Repeat the records word for word, from the line that holds "In this scene, which" through the end of the records, both included.

**INFORMATION SHOWN**:
_ _ _ _ _

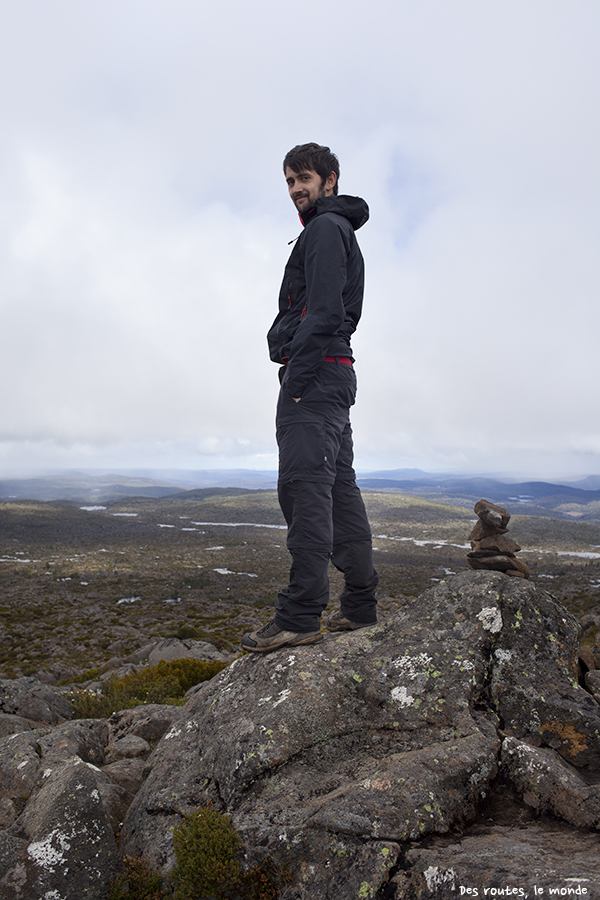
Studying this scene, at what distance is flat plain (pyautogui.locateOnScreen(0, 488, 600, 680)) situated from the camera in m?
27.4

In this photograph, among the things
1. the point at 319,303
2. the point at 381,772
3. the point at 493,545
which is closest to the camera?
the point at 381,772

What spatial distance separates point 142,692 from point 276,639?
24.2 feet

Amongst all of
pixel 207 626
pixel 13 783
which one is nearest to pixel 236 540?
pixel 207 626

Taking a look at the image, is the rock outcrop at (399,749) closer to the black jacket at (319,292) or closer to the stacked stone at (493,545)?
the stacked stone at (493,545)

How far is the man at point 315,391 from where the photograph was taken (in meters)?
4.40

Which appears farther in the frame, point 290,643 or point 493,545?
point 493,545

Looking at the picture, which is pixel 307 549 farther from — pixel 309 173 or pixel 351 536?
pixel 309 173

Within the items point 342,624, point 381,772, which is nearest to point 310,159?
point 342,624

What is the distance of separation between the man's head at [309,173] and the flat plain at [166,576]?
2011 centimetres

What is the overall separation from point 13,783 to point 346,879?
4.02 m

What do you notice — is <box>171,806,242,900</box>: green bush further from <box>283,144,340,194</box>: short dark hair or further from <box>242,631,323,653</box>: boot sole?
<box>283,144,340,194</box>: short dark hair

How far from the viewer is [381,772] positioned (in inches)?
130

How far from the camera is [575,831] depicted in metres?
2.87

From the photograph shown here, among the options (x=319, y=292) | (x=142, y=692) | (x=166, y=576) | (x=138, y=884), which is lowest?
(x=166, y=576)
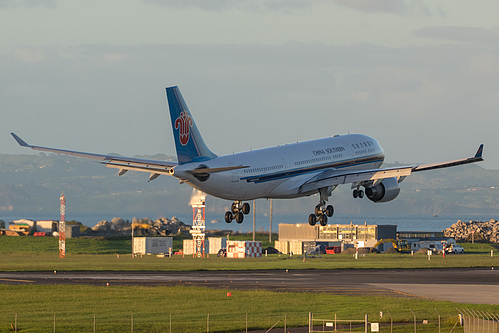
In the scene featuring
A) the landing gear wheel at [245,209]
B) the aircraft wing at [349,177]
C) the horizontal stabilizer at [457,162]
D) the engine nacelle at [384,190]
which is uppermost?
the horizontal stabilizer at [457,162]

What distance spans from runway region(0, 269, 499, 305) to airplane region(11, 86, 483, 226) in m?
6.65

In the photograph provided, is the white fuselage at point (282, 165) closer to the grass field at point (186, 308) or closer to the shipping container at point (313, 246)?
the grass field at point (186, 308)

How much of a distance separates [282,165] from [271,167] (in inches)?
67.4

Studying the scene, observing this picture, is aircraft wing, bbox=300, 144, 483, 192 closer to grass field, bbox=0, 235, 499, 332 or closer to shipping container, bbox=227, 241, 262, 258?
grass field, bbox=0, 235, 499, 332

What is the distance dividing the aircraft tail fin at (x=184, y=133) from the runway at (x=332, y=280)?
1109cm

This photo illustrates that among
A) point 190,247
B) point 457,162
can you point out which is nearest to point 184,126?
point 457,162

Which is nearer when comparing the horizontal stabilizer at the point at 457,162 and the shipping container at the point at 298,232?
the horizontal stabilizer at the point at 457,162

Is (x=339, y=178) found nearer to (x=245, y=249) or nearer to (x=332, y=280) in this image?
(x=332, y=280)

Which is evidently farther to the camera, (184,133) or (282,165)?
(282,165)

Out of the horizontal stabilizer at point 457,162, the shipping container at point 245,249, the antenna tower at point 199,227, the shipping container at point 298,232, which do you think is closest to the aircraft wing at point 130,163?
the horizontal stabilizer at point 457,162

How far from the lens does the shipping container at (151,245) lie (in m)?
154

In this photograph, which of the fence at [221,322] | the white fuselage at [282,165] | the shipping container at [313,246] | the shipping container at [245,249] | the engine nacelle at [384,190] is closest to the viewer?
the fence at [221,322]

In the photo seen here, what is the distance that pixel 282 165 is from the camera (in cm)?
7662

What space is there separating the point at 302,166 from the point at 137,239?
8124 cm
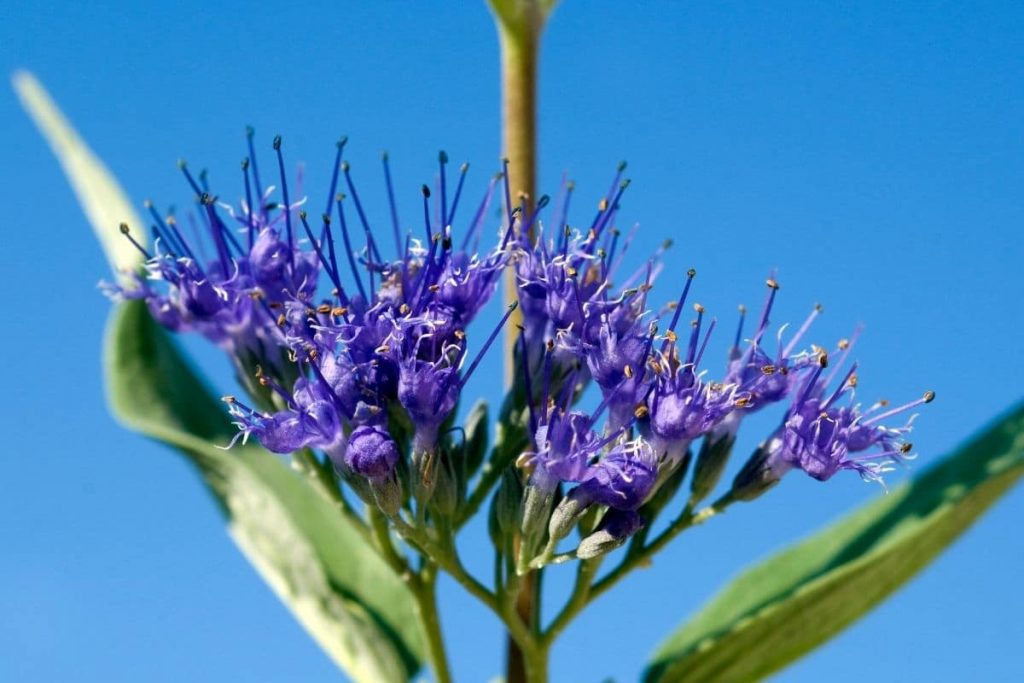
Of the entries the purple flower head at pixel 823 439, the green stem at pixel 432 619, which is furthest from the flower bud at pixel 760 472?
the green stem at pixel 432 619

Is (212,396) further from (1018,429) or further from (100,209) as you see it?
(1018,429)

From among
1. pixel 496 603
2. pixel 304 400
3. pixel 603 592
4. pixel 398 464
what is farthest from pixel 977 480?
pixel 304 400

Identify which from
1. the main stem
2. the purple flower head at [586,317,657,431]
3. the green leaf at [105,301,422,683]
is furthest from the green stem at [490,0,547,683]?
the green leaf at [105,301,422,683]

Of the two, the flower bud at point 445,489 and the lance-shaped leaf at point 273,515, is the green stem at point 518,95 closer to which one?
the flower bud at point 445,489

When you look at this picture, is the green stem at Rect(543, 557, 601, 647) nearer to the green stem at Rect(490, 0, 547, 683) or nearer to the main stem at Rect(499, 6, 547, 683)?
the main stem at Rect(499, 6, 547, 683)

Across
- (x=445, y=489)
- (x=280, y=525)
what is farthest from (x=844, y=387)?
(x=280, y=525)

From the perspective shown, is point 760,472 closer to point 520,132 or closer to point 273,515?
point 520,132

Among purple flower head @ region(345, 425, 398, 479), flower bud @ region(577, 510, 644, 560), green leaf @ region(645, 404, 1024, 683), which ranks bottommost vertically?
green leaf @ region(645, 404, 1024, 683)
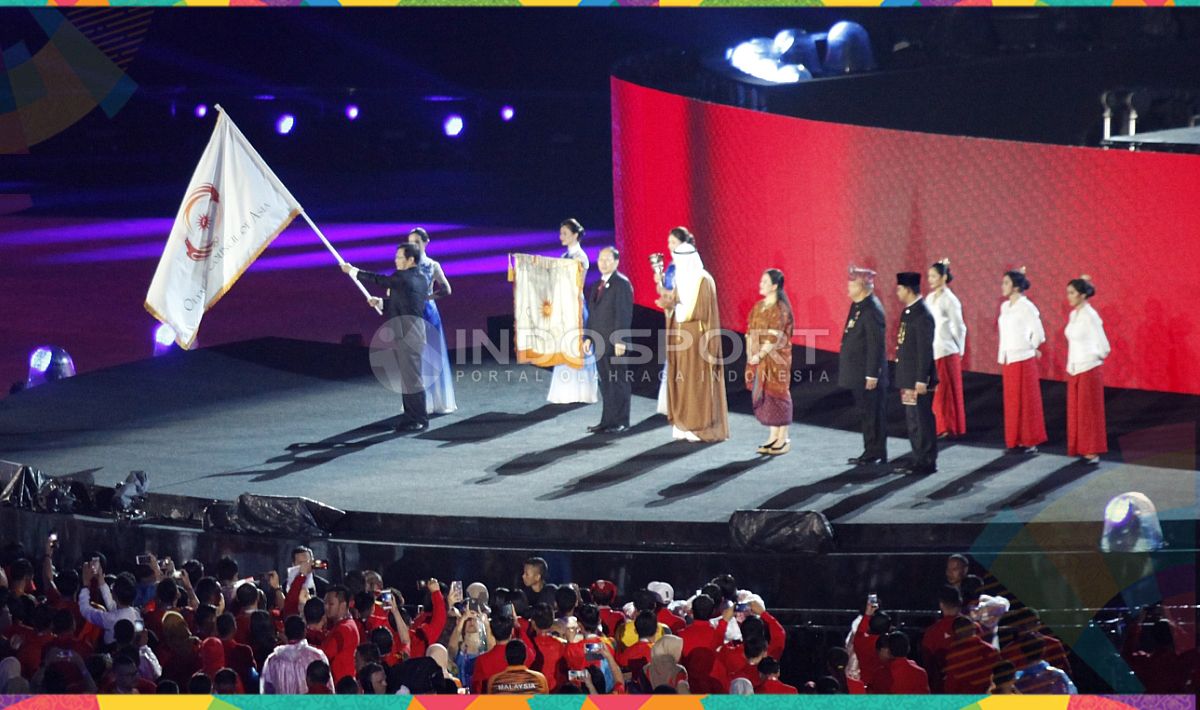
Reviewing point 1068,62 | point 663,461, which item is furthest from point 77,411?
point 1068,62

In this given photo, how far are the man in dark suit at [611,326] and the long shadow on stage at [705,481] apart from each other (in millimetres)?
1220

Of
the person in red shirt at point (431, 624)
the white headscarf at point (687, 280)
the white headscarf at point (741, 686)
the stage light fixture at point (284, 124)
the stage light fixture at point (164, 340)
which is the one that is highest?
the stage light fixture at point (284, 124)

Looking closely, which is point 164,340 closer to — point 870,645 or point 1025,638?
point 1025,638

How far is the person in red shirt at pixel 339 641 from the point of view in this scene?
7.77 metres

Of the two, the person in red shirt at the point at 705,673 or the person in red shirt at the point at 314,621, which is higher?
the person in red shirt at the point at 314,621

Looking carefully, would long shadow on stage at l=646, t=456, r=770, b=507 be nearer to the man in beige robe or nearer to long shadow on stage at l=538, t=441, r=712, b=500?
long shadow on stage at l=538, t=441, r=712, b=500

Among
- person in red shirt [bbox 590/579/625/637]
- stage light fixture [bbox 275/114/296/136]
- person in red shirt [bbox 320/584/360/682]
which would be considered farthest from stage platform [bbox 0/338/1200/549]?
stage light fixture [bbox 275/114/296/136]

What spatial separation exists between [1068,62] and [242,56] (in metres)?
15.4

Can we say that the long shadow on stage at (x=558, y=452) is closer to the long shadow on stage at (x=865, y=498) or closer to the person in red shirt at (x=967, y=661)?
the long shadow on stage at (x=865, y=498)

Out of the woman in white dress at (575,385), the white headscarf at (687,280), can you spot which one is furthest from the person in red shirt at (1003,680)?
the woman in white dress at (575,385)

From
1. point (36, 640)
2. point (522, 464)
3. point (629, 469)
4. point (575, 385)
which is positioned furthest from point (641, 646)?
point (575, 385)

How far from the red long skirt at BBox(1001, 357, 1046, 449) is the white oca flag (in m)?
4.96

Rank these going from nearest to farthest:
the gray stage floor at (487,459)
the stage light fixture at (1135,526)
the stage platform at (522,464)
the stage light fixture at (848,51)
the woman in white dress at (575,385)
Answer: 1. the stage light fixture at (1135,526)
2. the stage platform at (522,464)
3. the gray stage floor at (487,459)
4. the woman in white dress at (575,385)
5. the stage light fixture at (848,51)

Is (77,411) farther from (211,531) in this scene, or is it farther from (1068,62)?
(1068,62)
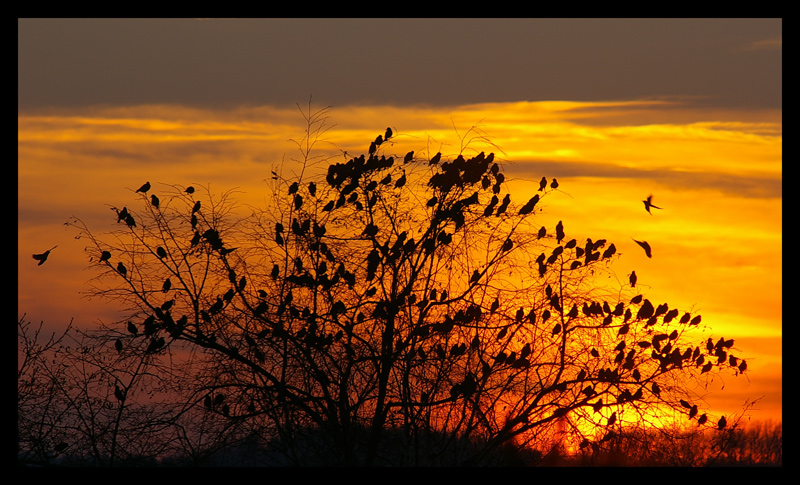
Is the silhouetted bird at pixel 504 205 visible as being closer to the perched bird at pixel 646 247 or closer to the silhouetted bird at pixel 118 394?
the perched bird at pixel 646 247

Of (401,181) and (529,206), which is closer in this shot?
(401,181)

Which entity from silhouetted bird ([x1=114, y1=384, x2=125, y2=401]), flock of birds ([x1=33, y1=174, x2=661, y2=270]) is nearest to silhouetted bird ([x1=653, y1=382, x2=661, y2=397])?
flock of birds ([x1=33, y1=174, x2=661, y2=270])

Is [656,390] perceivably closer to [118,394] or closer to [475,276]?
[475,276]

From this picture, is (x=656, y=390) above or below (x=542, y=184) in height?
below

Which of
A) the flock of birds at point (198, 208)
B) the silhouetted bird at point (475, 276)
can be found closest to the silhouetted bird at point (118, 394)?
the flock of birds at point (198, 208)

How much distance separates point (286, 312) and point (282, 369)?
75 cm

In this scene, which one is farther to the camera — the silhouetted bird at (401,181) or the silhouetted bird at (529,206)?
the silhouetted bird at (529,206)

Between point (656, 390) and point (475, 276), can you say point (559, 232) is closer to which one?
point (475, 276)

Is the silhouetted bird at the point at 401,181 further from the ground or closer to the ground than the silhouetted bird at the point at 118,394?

_ _ _ _ _

**SOLVED EXERCISE**:
In this scene, which one is farther to the camera — the silhouetted bird at (401,181) or the silhouetted bird at (529,206)?
the silhouetted bird at (529,206)

Between point (656, 390) and point (475, 276), can you say point (559, 232) is closer to which one?
point (475, 276)

Is the silhouetted bird at the point at 401,181 further from the ground or closer to the ground than the silhouetted bird at the point at 118,394?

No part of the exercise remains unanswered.